● GIVEN ENTRIES
##############################

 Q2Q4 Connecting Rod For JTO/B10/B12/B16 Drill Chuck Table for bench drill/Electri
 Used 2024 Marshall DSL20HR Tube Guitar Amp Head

##############################

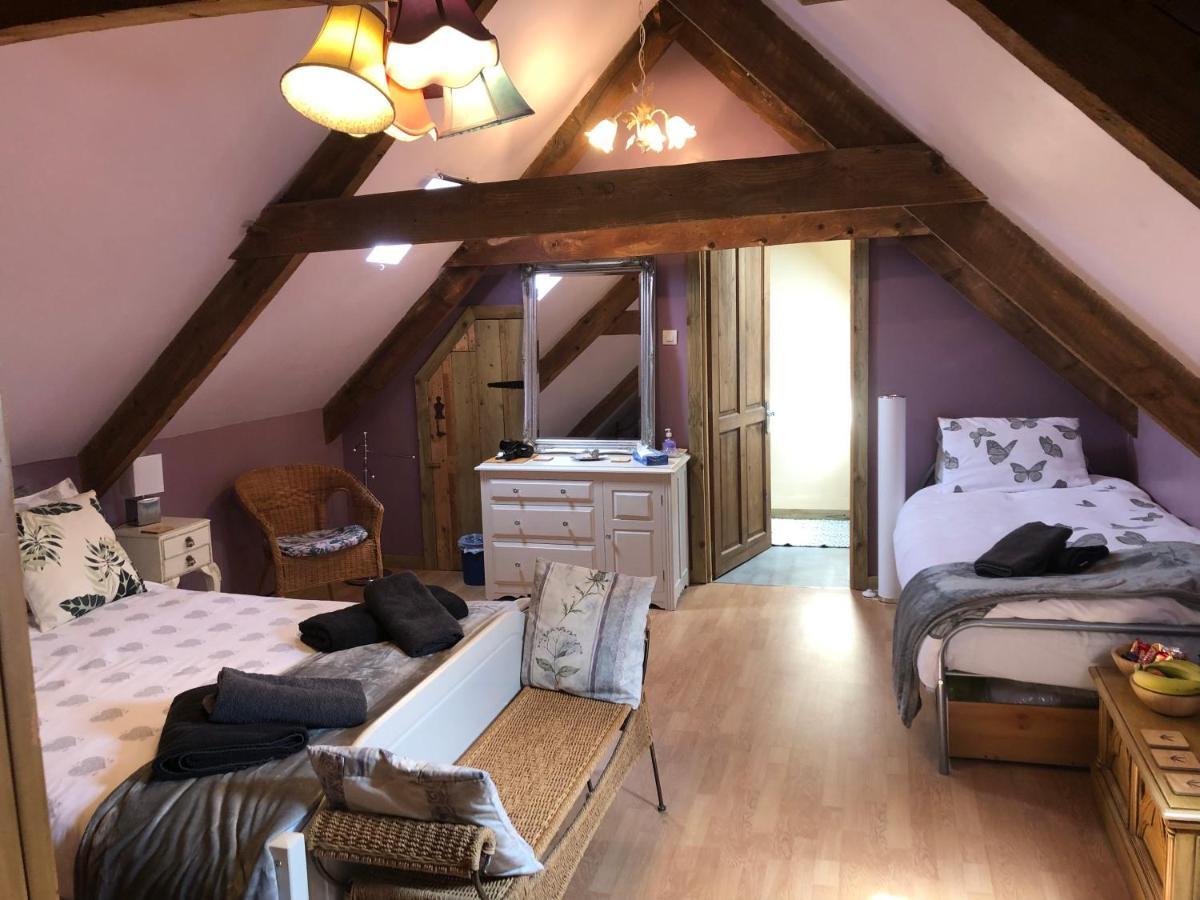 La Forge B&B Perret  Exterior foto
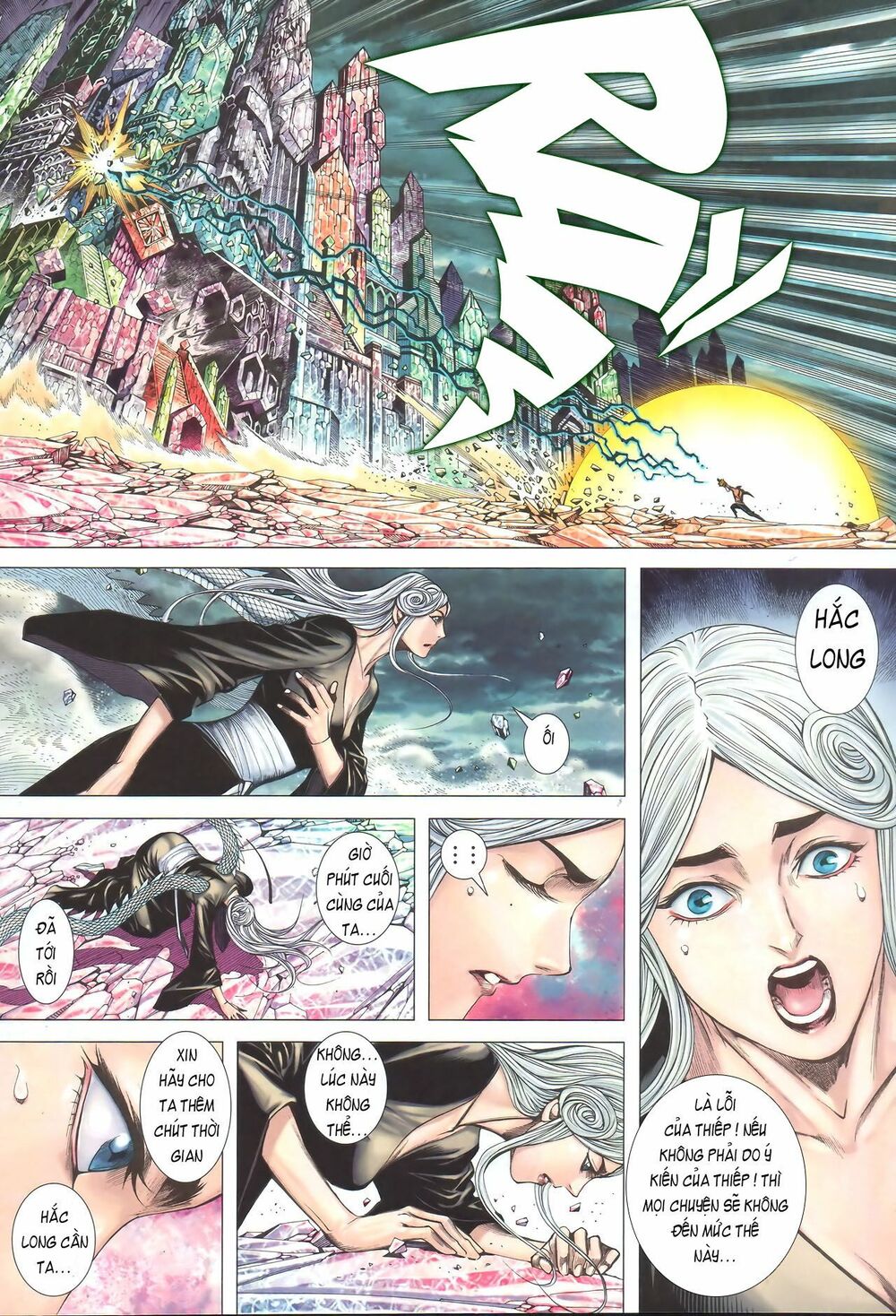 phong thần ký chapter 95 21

##############################

● ASSIGNED TASK
Send back exactly the lines of the listing above starting at the one with "Q2Q4 Connecting Rod" and ending at the one with "Used 2024 Marshall", inclusive, and no others.

● TASK RESULT
 Q2Q4 Connecting Rod For JTO/B10/B12/B16 Drill Chuck Table for bench drill/Electri
 Used 2024 Marshall DSL20HR Tube Guitar Amp Head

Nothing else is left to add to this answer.